# [Text for analysis]
□ □ □ □ □

A west Dorset paramedic is appealing to the Government to help get him, and around 500 other healthcare workers, back to the UK to help with the coronavirus crisis.

Ned Starling, from Beaminster, and his girlfriend, who is a nurse at Dorset County Hospital, set off to travel Australia for a year but are desperately trying to come home and work to help the NHS.

He said: “There are really no flights operating back to the UK from places like Australia or New Zealand and that’s because of countries used for transit - where the planes stop and continue - have all closed their borders to people stopping through.

“There are about 500 NHS workers that are keen to come back to work in the UK and they are a combination of doctors, nurses and paramedics, and they are all currently stuck in Sydney, Brisbane and Queensland and in the same position as myself.

“I’m a paramedic and my girlfriend who is with me out here is a nurse and we want to get back to help in the UK but at the moment there seems no way of doing so.”

□ □ □ □ □

# [Given data]
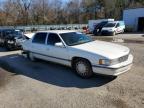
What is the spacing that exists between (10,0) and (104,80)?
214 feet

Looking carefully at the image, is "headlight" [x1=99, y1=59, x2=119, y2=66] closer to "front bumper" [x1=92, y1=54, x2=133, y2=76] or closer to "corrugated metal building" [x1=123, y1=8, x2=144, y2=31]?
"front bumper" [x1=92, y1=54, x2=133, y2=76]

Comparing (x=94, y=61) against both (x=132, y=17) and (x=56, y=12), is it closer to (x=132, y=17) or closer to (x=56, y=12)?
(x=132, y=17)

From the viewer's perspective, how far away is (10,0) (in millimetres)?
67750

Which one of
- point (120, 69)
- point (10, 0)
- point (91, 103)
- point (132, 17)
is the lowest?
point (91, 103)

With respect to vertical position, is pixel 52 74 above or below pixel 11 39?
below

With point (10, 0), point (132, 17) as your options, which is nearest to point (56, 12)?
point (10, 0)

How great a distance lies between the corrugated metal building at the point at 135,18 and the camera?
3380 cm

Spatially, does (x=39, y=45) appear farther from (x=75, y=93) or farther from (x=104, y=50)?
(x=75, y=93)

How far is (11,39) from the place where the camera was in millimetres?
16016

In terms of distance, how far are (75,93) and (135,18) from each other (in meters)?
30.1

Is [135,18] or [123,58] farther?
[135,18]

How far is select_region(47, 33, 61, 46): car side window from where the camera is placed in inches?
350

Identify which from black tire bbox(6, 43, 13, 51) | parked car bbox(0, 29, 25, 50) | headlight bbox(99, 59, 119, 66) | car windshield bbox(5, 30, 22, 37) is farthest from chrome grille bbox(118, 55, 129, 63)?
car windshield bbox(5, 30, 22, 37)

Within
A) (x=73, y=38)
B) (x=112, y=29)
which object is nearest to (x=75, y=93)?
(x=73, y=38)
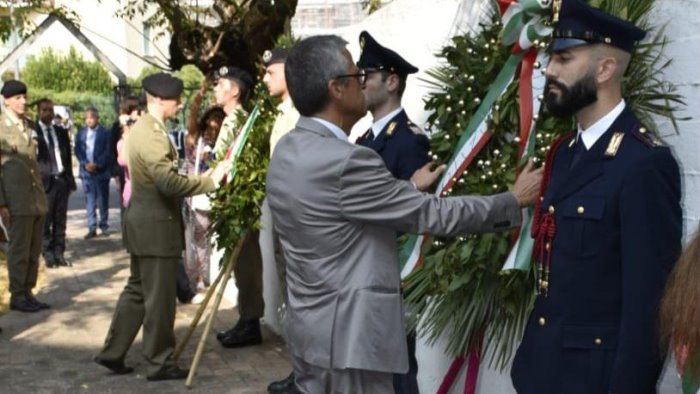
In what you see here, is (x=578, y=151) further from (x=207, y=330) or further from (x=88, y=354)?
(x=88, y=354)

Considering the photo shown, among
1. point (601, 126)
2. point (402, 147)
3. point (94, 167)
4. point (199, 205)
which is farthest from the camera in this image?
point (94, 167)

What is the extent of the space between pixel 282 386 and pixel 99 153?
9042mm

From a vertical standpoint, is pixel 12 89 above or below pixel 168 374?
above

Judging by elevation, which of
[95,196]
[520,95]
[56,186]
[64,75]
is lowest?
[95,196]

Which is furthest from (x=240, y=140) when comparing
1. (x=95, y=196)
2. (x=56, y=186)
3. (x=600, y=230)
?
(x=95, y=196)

□ □ □ □ □

# [Work task 1]
Answer these questions from the article about the stranded paramedic:
(a) Which town is Ned Starling from?
(b) At which hospital does his girlfriend work as a nurse?
(c) About how many NHS workers does he say are stuck in Australia?
# [Work task 2]
Proceed with the article about the stranded paramedic, picking up right after its final sentence.
The records have no connection to the article about the stranded paramedic.

# [Response box 1]
(a) Beaminster
(b) Dorset County Hospital
(c) About 500

# [Response box 2]
Ned said he had been in contact with local MPs and wants to create awareness in the hope that the Government will organise some repatriation.

He added: “I’m relatively lucky in that I’ve got somewhere to live, I spent my day at the airport yesterday and obviously now restaurants, bars, pubs and clubs have all closed down, the hostels are closing. I was met by a sea of backpackers [at the airport] from the UK all thinking, ‘what am I going to do?’. They have got no work, they’ve got no place to live and they have been living pay check to pay check and now they can’t get back, they’re stuck here.

“We are in a situation where we need some help.

“There are at the very least 500 of us that are willing to come back and work straight away. I feel it would be in the country’s best interest to try and get us home, and other than that we want to be home with our families.”